## Combined multiple data set into single dataset

In [3]:
import pandas as pd
import os

# --- Folder containing your CSVs ---
folder_path = r"C:\Users\desik\Desktop\cleaned output"

# --- List of years to combine ---
years = range(2015, 2026)

# --- Build full file paths ---
csv_files = [os.path.join(folder_path, f"amazon_india_{year}_cleaned.csv") for year in years]

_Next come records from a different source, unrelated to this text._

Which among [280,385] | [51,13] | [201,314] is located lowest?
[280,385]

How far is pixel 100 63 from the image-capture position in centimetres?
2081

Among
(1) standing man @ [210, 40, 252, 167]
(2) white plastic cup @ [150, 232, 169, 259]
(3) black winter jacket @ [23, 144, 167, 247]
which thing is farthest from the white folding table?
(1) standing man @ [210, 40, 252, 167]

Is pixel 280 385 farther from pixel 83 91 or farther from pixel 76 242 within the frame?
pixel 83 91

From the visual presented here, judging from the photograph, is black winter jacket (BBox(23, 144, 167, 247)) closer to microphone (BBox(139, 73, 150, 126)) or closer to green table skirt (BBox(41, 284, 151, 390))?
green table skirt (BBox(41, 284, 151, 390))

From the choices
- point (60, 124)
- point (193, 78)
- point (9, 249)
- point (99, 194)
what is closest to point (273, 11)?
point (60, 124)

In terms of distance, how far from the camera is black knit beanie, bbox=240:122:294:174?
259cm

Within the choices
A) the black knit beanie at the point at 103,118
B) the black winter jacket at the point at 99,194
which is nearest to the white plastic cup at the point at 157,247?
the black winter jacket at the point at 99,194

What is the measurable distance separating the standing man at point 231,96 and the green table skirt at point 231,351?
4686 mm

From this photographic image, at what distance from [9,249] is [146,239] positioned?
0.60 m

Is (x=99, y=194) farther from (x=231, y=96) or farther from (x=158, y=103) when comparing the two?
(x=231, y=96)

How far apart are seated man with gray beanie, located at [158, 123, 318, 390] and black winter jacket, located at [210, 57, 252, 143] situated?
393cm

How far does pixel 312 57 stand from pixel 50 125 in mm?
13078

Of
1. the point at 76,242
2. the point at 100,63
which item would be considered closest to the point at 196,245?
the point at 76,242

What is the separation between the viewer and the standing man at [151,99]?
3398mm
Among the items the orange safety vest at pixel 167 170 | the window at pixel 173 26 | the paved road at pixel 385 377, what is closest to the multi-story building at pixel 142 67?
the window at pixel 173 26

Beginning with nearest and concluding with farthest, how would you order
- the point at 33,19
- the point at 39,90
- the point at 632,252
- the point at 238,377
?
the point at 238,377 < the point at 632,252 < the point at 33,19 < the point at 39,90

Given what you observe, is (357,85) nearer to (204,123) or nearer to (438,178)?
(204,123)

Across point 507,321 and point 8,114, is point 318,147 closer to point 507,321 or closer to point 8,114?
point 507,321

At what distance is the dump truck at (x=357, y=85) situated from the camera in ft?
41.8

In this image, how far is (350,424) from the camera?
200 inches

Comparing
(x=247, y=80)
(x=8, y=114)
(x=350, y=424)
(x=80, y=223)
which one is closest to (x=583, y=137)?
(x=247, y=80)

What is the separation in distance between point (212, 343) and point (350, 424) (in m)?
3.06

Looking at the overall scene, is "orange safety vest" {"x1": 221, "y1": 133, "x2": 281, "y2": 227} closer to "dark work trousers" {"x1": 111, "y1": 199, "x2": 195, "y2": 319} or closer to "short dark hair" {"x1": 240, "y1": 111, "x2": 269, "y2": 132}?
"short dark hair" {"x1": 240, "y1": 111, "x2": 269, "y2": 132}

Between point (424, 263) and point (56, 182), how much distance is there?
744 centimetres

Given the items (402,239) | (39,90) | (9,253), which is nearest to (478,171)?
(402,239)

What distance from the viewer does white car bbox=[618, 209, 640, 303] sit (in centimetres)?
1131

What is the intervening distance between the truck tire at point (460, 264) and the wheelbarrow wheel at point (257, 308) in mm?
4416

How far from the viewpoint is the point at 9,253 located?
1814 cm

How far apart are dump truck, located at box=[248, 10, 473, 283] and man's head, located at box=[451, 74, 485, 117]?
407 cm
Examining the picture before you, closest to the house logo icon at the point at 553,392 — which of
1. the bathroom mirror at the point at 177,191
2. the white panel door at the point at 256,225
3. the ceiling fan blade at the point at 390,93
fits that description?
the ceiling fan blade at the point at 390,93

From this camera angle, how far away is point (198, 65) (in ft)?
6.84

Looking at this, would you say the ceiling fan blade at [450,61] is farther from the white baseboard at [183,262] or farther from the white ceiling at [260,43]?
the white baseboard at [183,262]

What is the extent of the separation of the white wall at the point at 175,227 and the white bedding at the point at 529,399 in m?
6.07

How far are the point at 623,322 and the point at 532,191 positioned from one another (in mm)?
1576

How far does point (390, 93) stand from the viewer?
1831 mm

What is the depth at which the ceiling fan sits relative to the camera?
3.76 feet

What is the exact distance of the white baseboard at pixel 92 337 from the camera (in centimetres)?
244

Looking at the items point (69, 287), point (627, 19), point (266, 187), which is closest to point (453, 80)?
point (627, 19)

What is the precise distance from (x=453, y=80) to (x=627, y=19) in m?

# --- Read and combine all CSVs ---
combined_df = pd.concat([pd.read_csv(file) for file in csv_files], ignore_index=True)

# --- Save to a single CSV file ---
output_path = os.path.join(folder_path, "amazon_india_combined_2015_2025.csv")
combined_df.to_csv(output_path, index=False)

print(f"✅ Combined CSV saved to: {output_path}")

✅ Combined CSV saved to: C:\Users\desik\Desktop\cleaned output\amazon_india_combined_2015_2025.csv


In [7]:
import pandas as pd
import mysql.connector
import os

# ✅ Load Combined Dataset
file_path = r"C:\Users\desik\Desktop\cleaned output\amazon_india_combined_2015_2025.csv"
df = pd.read_csv(file_path)
print("✅ Combined dataset loaded:", df.shape)

# ✅ Clean column names for MySQL compatibility
df.columns = (
    df.columns
    .str.strip()
    .str.lower()
    .str.replace(" ", "_")
    .str.replace("-", "_")
    .str.replace("(", "")
    .str.replace(")", "")
)

# ✅ Connect to MySQL
conn = mysql.connector.connect(
    host="localhost",
    user="root",
    password="Revdesi@2302",
    database="amazon_db",
    allow_local_infile=True
)
cursor = conn.cursor()
cursor.execute("SET GLOBAL local_infile = 1;")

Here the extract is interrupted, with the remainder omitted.